The plot concerns Prince Henry (Nicholas Galitzine), the fictional spare to the British throne, and Alex Claremont-Diaz (Taylor Zakhar Perez), the son of Ellen Claremont, the first female President of the United States. These two young men are forced into each others' company for various political events even though they can't stand each other. Henry thinks Alex is an annoying clown and Alex thinks Henry is an elitist snob.
So, obviously, they fall in love.
One nice thing about RW&RB is that they don't spend too long on the "we hate each other" part, and pretty much get right to the "flirting wildly over text" part. I really struggle with romcoms for various reasons, one of which is that romantic conflict makes upsets me. Like, I'll watch a movie where cannibals eat a live baby, but if someone makes their romantic partner cry, I can't take it. Welcome to the world of anxious attachment!

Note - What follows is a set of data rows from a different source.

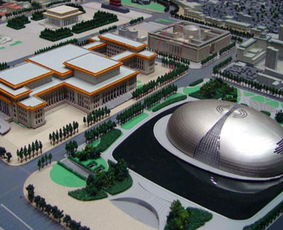 匠心雕琢徽风雅韵——滁州建筑模型与安徽徽意之美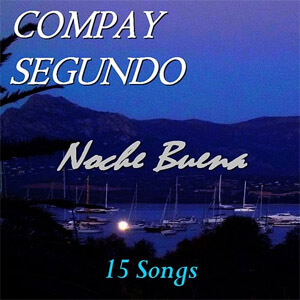 Disco Noche Buena de Compay segundo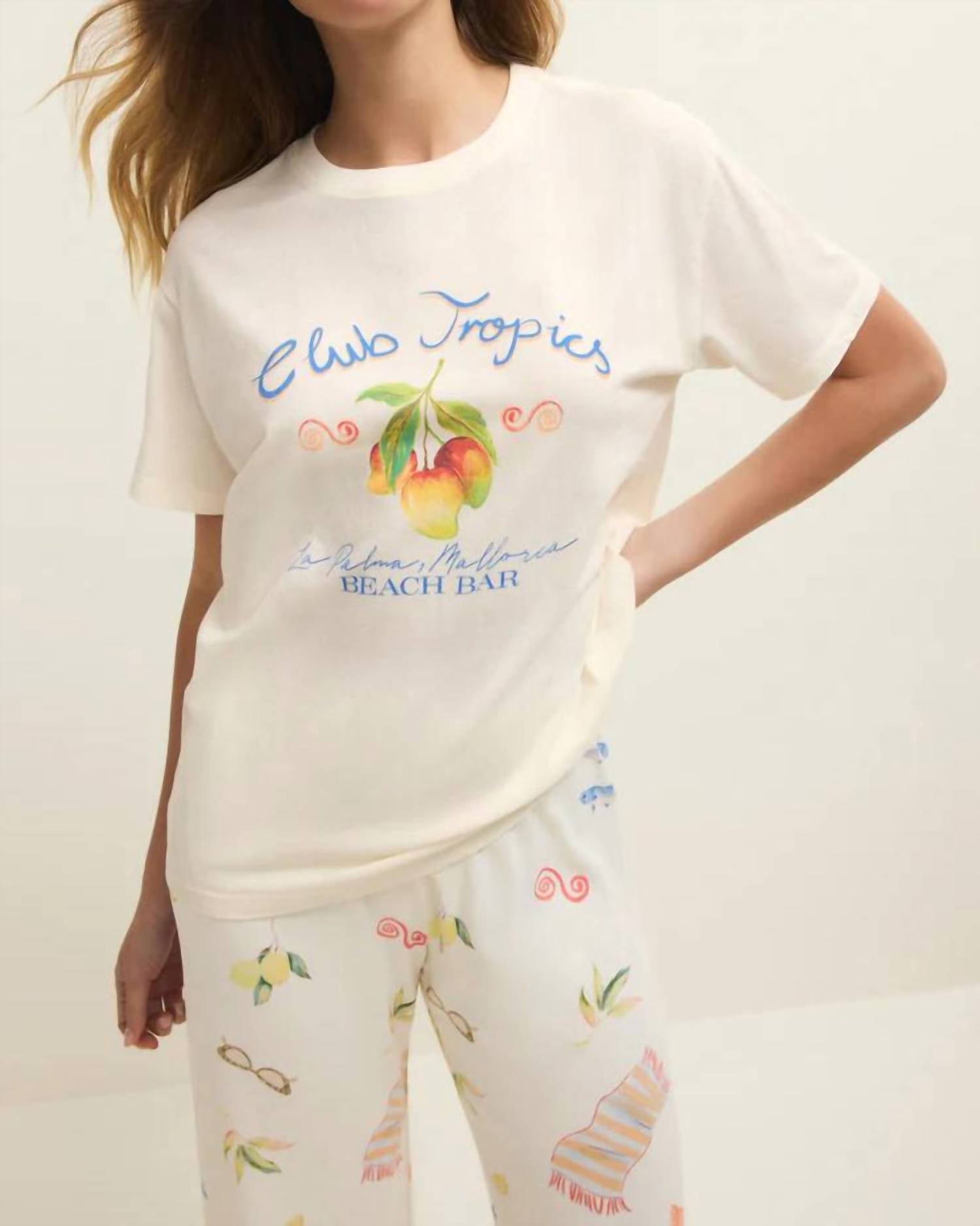 Z Supply - Club Tropics Boyfriend Tee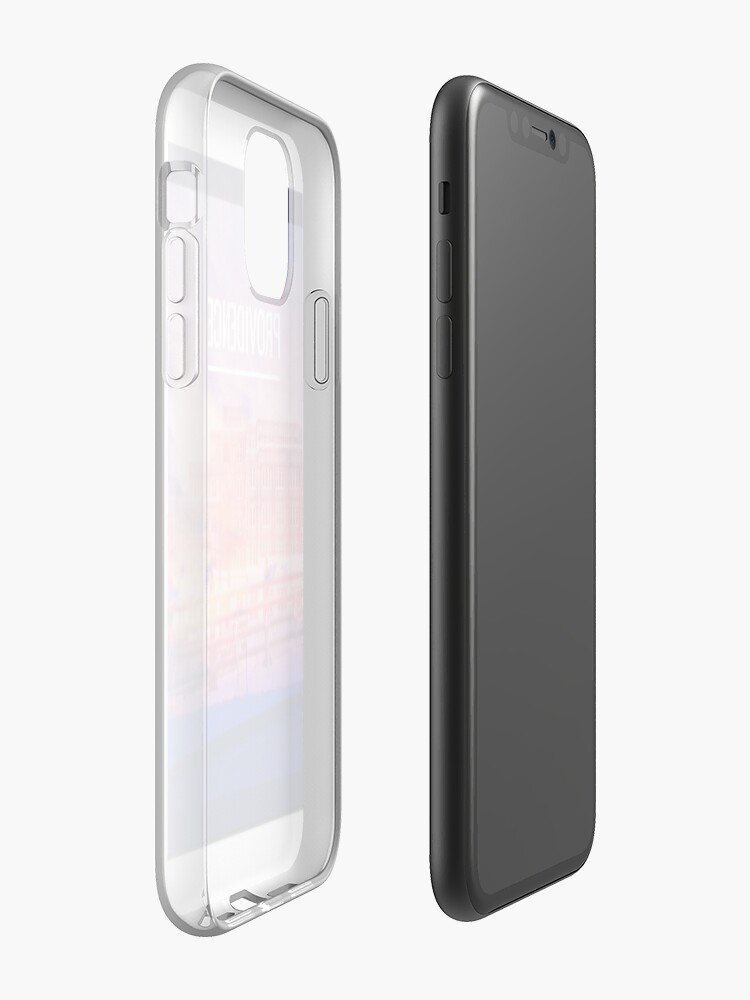 Coque iPhone « I <3 Providence », par hanabeau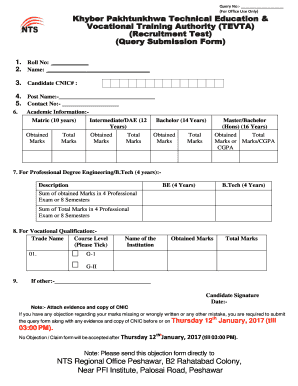 Query Nts Org Pk  Form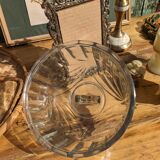 Cloche en verre vintage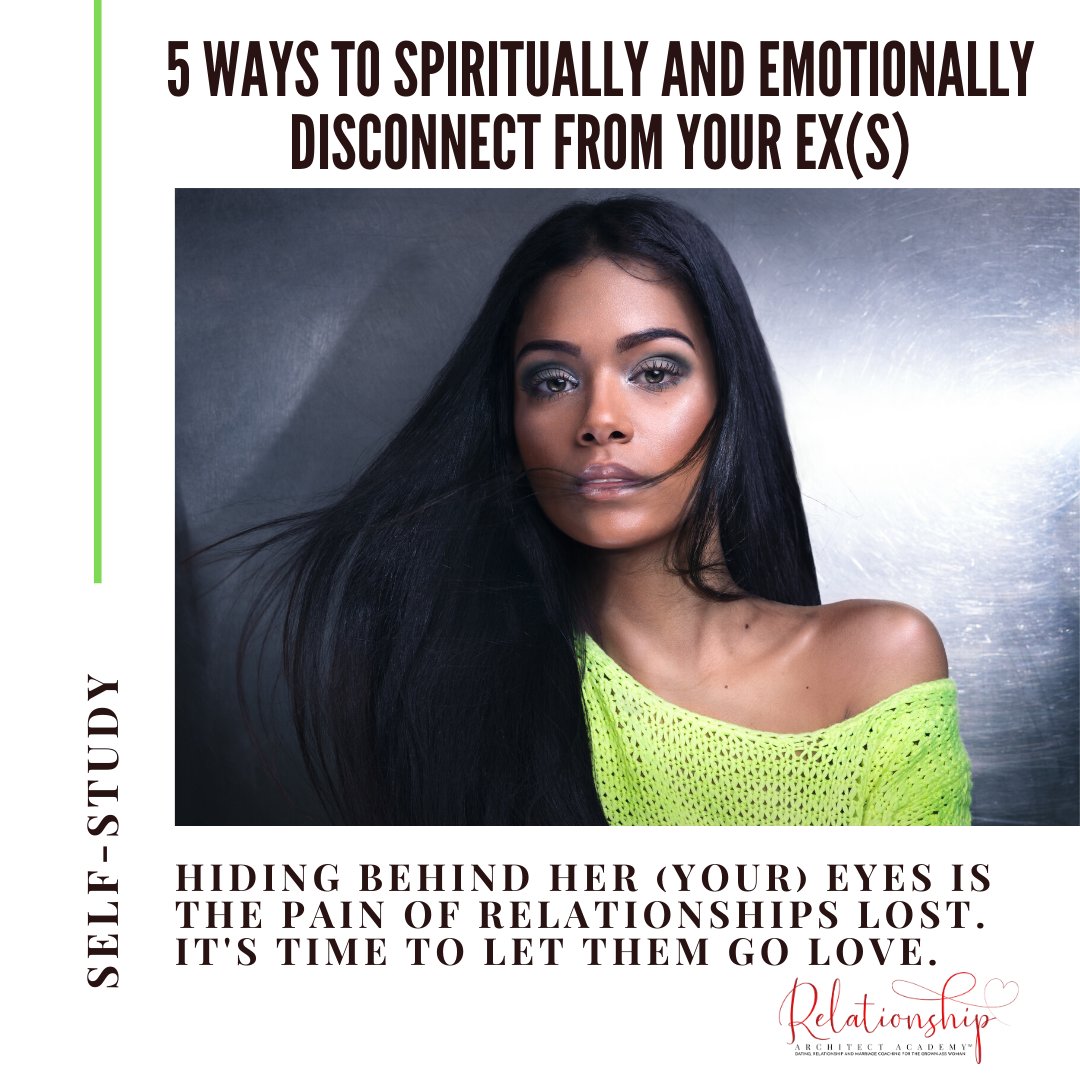 If you're still holding on to pain and trauma from relationships past, I have a course that will help you begin to heal from this at your own pace. Take my 5 Ways to Spiritually and Emotionally Disconnect From Your Ex. bit.ly/3ihVM38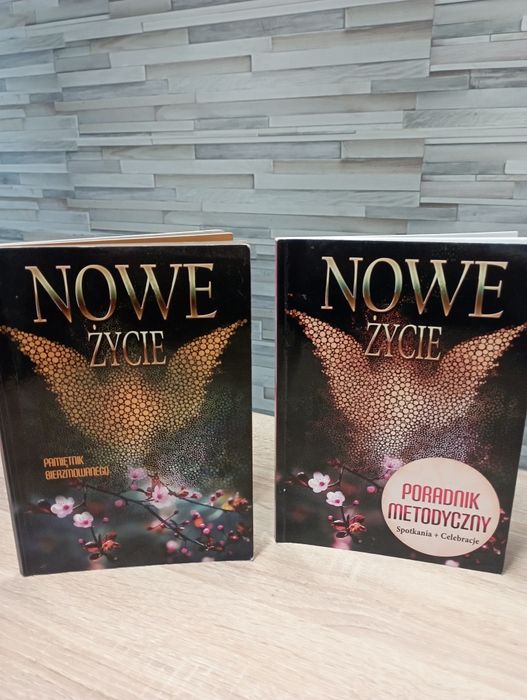 Nowe życie poradnik bierzmowanego komplet dwóch książek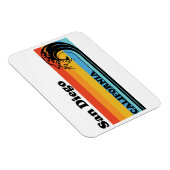 ヴィンテージサンディエゴカリフォルニア マグネット (右側)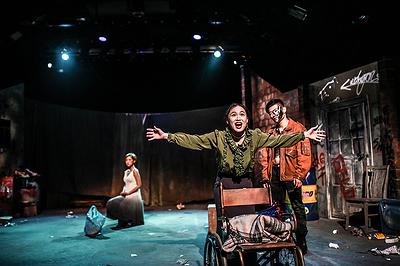 The Emotional Imagination of Color in Set Design-Take Lee Bonnes and Unschuld Set Design for Example's Cover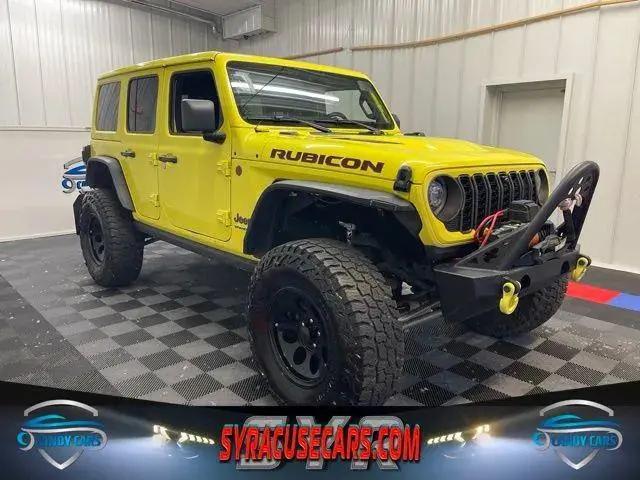 2024 Jeep Wrangler 4-Door Recon for sale in Syracuse, NY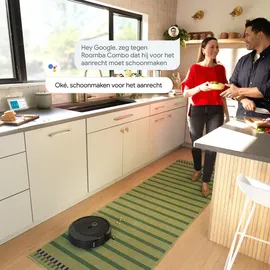 IROBOT Roomba Combo 10 Max Schwarz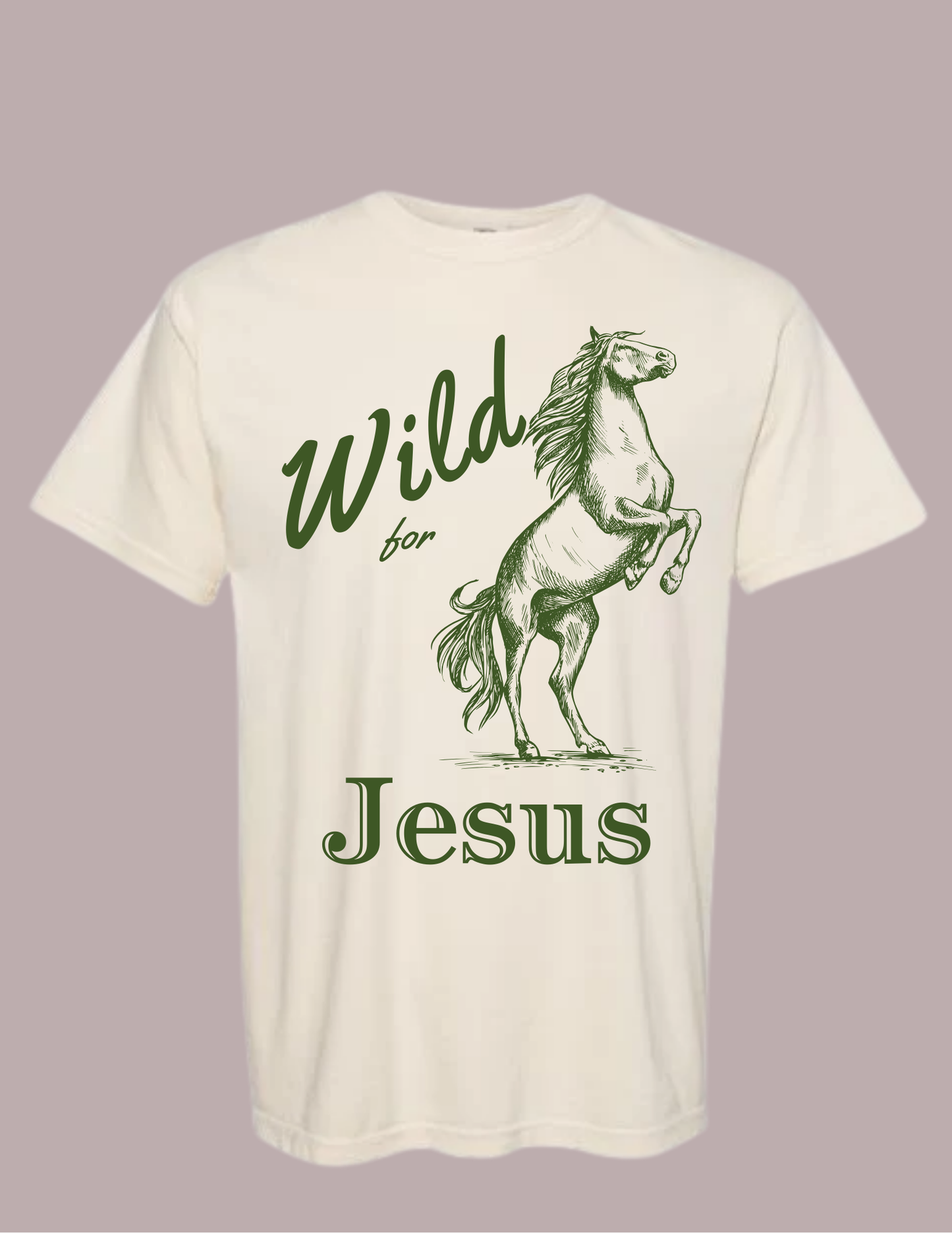 Wild For Jesus Tee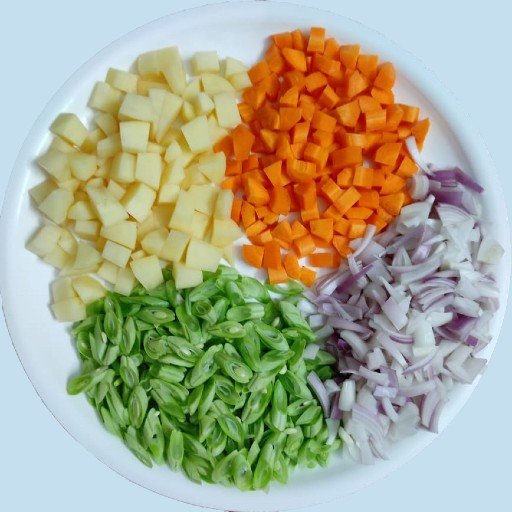 Vegetable Stew Cut 400g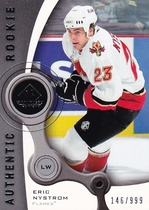 2005 SP Game Used Base Set #126 Eric Nystrom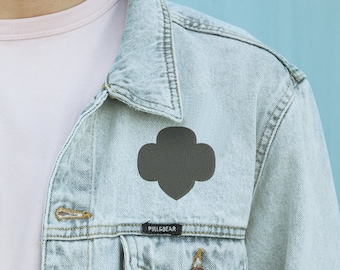 Trefoil Mini Fill Embroidery Design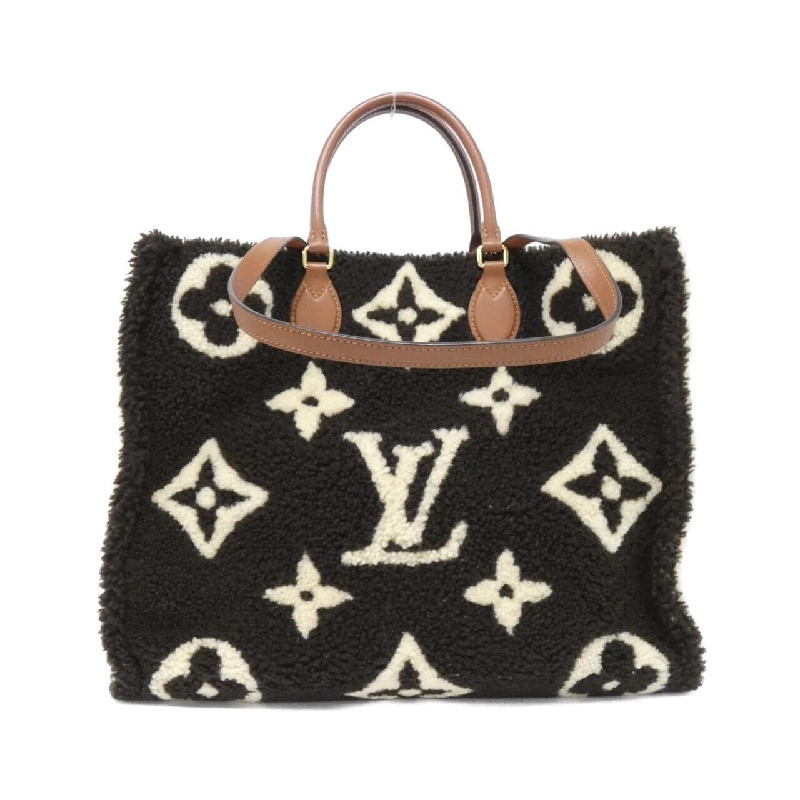 Túi xách Louis Vuitton Monogram Teddy On The Go GM M55420 - Hàng hiệu Authentic 804372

However, this movie is way too long. It's two hours long and could easily have been 90-100 minutes. Especially since Alex and Henry get past the initial "ick" very quickly. It felt a bit draggy in the second half. RW&RB is very cute and pleasant. There really isn't that undeniable heat I like to see in romantic movies, but I feel that, sadly, it's par for the course for romcoms to not have a lot of heat. Please, I'm begging you: name me a romantic comedy (not just a romantic movie, but a romcom specifically) where the leads look like they want to eat each other's faces off. PLEASE. I want to give this genre a chance, but all I'm finding are boring, trope-filled movies that are the equivalent of a dry peck on the lips. RW&RB is a smidge more interesting since the fact that the lovers are both male and in the public spotlight adds an element of angst and vulnerability that most romcoms don't have. But at the end of the day, that peck is still pretty dry.